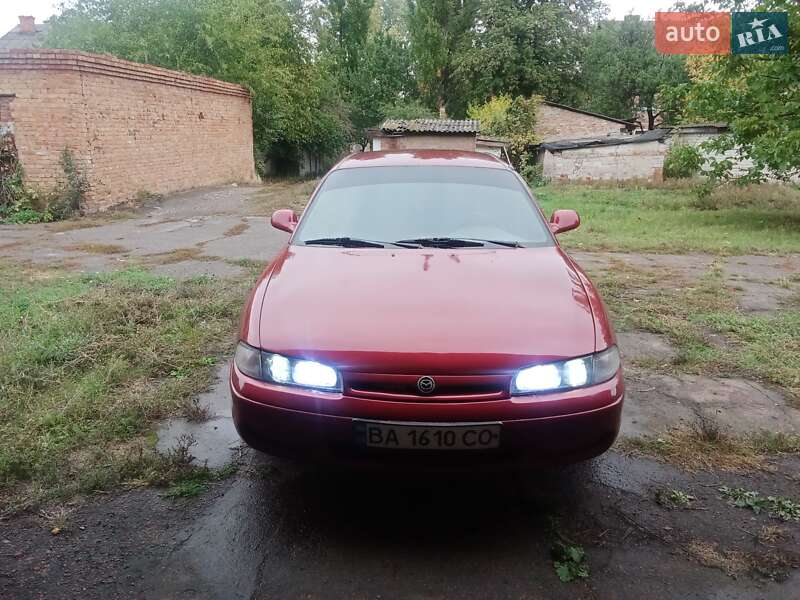 Хэтчбек Mazda 626 1992 в Новой Праге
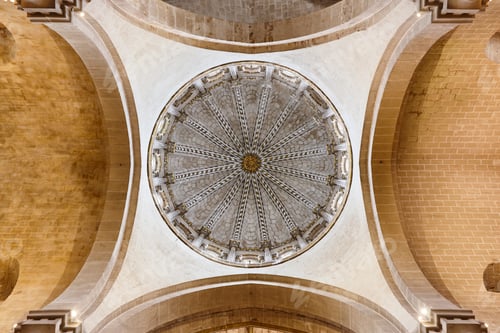 Preview: Zamora romanesque cathedral and byzantine dome interior. Castilla León, Spain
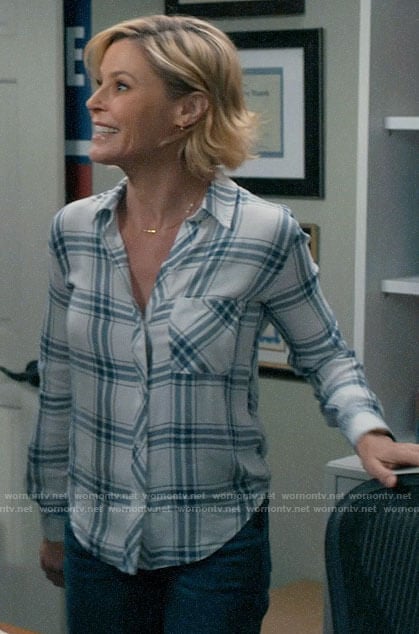 Claire’s white plaid button down shirt on Modern Family
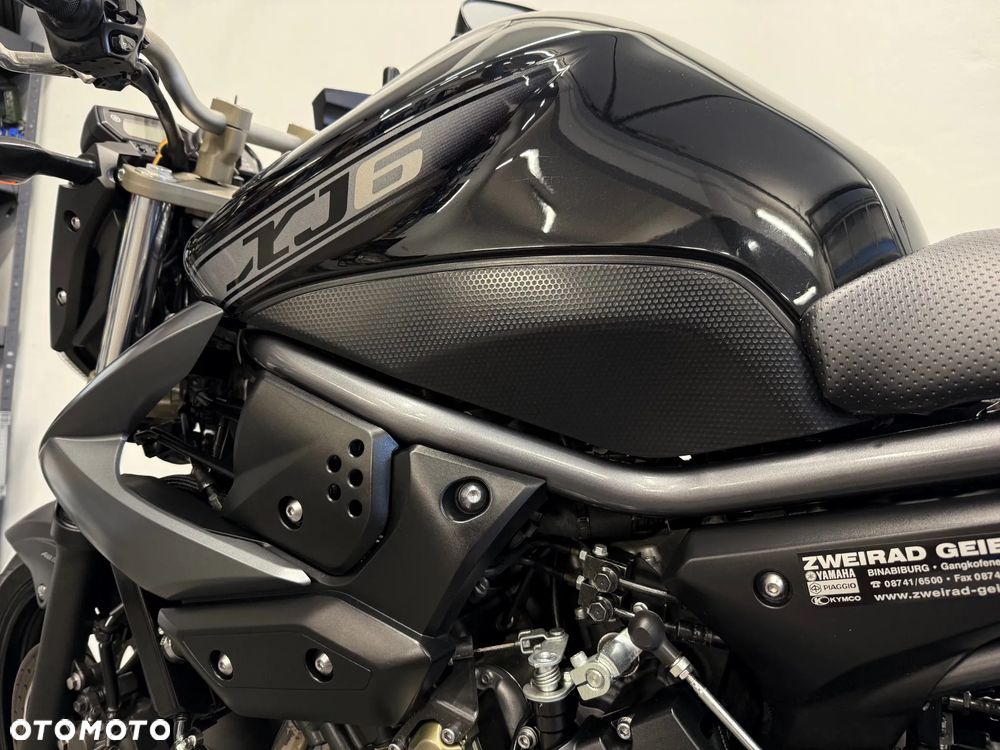 Yamaha XJ - 24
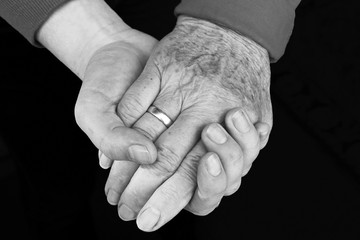 Eine helfende Hand im Alter ist wichtig. Hilfe und Pflege im Alter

+--

_What is being asked_. If any image appears in the entries, omit it and return the rest verbatim.

_Task result_.
 Хэтчбек Mazda 626 1992 в Новой Праге
 Preview: Zamora romanesque cathedral and byzantine dome interior. Castilla León, Spain
 Claire’s white plaid button down shirt on Modern Family
 Yamaha XJ - 24
 Eine helfende Hand im Alter ist wichtig. Hilfe und Pflege im Alter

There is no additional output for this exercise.